_YOUR GOAL_
Extract the data exactly, missing nothing.

_RECORDS PROVIDED_
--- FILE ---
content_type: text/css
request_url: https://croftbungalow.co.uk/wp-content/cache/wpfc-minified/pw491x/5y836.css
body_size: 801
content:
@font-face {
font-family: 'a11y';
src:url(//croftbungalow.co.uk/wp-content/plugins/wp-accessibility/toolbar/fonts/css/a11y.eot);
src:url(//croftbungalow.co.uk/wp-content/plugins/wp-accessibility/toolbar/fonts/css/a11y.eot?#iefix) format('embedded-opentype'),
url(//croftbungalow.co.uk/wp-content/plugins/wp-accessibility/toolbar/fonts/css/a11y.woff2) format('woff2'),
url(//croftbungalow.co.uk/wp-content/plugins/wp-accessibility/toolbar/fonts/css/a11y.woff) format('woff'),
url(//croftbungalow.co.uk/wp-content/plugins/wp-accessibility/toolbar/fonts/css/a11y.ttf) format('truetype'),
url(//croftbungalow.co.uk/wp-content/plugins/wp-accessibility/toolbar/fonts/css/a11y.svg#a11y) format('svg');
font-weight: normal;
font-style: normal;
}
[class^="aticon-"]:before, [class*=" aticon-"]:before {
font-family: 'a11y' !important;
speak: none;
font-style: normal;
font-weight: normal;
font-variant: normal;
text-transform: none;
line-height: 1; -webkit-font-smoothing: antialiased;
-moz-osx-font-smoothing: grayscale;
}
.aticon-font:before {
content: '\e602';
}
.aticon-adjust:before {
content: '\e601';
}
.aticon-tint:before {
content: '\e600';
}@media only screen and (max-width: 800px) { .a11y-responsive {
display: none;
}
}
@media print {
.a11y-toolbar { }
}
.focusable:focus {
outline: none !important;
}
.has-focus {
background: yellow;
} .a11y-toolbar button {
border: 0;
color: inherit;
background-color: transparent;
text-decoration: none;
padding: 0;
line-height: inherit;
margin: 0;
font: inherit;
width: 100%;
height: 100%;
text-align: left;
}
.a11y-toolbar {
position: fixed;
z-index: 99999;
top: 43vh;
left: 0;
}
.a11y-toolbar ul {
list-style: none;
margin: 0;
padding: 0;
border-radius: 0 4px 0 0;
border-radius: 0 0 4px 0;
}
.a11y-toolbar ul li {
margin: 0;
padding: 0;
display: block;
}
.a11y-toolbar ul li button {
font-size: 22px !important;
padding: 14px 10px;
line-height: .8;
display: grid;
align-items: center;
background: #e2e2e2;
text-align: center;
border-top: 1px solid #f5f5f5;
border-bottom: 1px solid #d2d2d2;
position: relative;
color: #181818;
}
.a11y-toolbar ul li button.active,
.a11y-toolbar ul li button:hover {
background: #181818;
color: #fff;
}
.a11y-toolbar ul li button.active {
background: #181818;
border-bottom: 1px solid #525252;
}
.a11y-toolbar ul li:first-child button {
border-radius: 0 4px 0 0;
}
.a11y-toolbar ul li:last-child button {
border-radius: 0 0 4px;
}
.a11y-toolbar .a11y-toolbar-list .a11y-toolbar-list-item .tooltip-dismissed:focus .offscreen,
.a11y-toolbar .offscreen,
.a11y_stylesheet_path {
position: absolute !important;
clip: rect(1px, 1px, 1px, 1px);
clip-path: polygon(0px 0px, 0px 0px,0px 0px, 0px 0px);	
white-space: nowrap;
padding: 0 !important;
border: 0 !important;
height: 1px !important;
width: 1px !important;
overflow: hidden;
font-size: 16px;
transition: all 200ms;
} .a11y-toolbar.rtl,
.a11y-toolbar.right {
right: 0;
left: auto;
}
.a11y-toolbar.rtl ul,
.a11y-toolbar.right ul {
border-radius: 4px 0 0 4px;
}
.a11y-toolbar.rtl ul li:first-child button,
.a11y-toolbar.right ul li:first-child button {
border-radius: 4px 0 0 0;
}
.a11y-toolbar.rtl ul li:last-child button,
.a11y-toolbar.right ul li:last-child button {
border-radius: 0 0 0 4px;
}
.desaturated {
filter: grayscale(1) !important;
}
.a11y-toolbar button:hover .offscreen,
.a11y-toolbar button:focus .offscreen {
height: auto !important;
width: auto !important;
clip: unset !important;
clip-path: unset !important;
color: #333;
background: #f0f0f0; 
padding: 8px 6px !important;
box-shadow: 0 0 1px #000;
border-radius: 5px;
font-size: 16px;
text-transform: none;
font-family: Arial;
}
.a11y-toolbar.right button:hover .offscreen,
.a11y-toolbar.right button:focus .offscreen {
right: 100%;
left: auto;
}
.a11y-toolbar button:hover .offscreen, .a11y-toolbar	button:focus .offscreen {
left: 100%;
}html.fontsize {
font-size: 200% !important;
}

_RESULT OF THE TASK_
--- FILE ---
content_type: text/css
request_url: https://croftbungalow.co.uk/wp-content/cache/wpfc-minified/pw491x/5y836.css
body_size: 801
content:
@font-face {
font-family: 'a11y';
src:url(//croftbungalow.co.uk/wp-content/plugins/wp-accessibility/toolbar/fonts/css/a11y.eot);
src:url(//croftbungalow.co.uk/wp-content/plugins/wp-accessibility/toolbar/fonts/css/a11y.eot?#iefix) format('embedded-opentype'),
url(//croftbungalow.co.uk/wp-content/plugins/wp-accessibility/toolbar/fonts/css/a11y.woff2) format('woff2'),
url(//croftbungalow.co.uk/wp-content/plugins/wp-accessibility/toolbar/fonts/css/a11y.woff) format('woff'),
url(//croftbungalow.co.uk/wp-content/plugins/wp-accessibility/toolbar/fonts/css/a11y.ttf) format('truetype'),
url(//croftbungalow.co.uk/wp-content/plugins/wp-accessibility/toolbar/fonts/css/a11y.svg#a11y) format('svg');
font-weight: normal;
font-style: normal;
}
[class^="aticon-"]:before, [class*=" aticon-"]:before {
font-family: 'a11y' !important;
speak: none;
font-style: normal;
font-weight: normal;
font-variant: normal;
text-transform: none;
line-height: 1; -webkit-font-smoothing: antialiased;
-moz-osx-font-smoothing: grayscale;
}
.aticon-font:before {
content: '\e602';
}
.aticon-adjust:before {
content: '\e601';
}
.aticon-tint:before {
content: '\e600';
}@media only screen and (max-width: 800px) { .a11y-responsive {
display: none;
}
}
@media print {
.a11y-toolbar { }
}
.focusable:focus {
outline: none !important;
}
.has-focus {
background: yellow;
} .a11y-toolbar button {
border: 0;
color: inherit;
background-color: transparent;
text-decoration: none;
padding: 0;
line-height: inherit;
margin: 0;
font: inherit;
width: 100%;
height: 100%;
text-align: left;
}
.a11y-toolbar {
position: fixed;
z-index: 99999;
top: 43vh;
left: 0;
}
.a11y-toolbar ul {
list-style: none;
margin: 0;
padding: 0;
border-radius: 0 4px 0 0;
border-radius: 0 0 4px 0;
}
.a11y-toolbar ul li {
margin: 0;
padding: 0;
display: block;
}
.a11y-toolbar ul li button {
font-size: 22px !important;
padding: 14px 10px;
line-height: .8;
display: grid;
align-items: center;
background: #e2e2e2;
text-align: center;
border-top: 1px solid #f5f5f5;
border-bottom: 1px solid #d2d2d2;
position: relative;
color: #181818;
}
.a11y-toolbar ul li button.active,
.a11y-toolbar ul li button:hover {
background: #181818;
color: #fff;
}
.a11y-toolbar ul li button.active {
background: #181818;
border-bottom: 1px solid #525252;
}
.a11y-toolbar ul li:first-child button {
border-radius: 0 4px 0 0;
}
.a11y-toolbar ul li:last-child button {
border-radius: 0 0 4px;
}
.a11y-toolbar .a11y-toolbar-list .a11y-toolbar-list-item .tooltip-dismissed:focus .offscreen,
.a11y-toolbar .offscreen,
.a11y_stylesheet_path {
position: absolute !important;
clip: rect(1px, 1px, 1px, 1px);
clip-path: polygon(0px 0px, 0px 0px,0px 0px, 0px 0px);	
white-space: nowrap;
padding: 0 !important;
border: 0 !important;
height: 1px !important;
width: 1px !important;
overflow: hidden;
font-size: 16px;
transition: all 200ms;
} .a11y-toolbar.rtl,
.a11y-toolbar.right {
right: 0;
left: auto;
}
.a11y-toolbar.rtl ul,
.a11y-toolbar.right ul {
border-radius: 4px 0 0 4px;
}
.a11y-toolbar.rtl ul li:first-child button,
.a11y-toolbar.right ul li:first-child button {
border-radius: 4px 0 0 0;
}
.a11y-toolbar.rtl ul li:last-child button,
.a11y-toolbar.right ul li:last-child button {
border-radius: 0 0 0 4px;
}
.desaturated {
filter: grayscale(1) !important;
}
.a11y-toolbar button:hover .offscreen,
.a11y-toolbar button:focus .offscreen {
height: auto !important;
width: auto !important;
clip: unset !important;
clip-path: unset !important;
color: #333;
background: #f0f0f0; 
padding: 8px 6px !important;
box-shadow: 0 0 1px #000;
border-radius: 5px;
font-size: 16px;
text-transform: none;
font-family: Arial;
}
.a11y-toolbar.right button:hover .offscreen,
.a11y-toolbar.right button:focus .offscreen {
right: 100%;
left: auto;
}
.a11y-toolbar button:hover .offscreen, .a11y-toolbar	button:focus .offscreen {
left: 100%;
}html.fontsize {
font-size: 200% !important;
}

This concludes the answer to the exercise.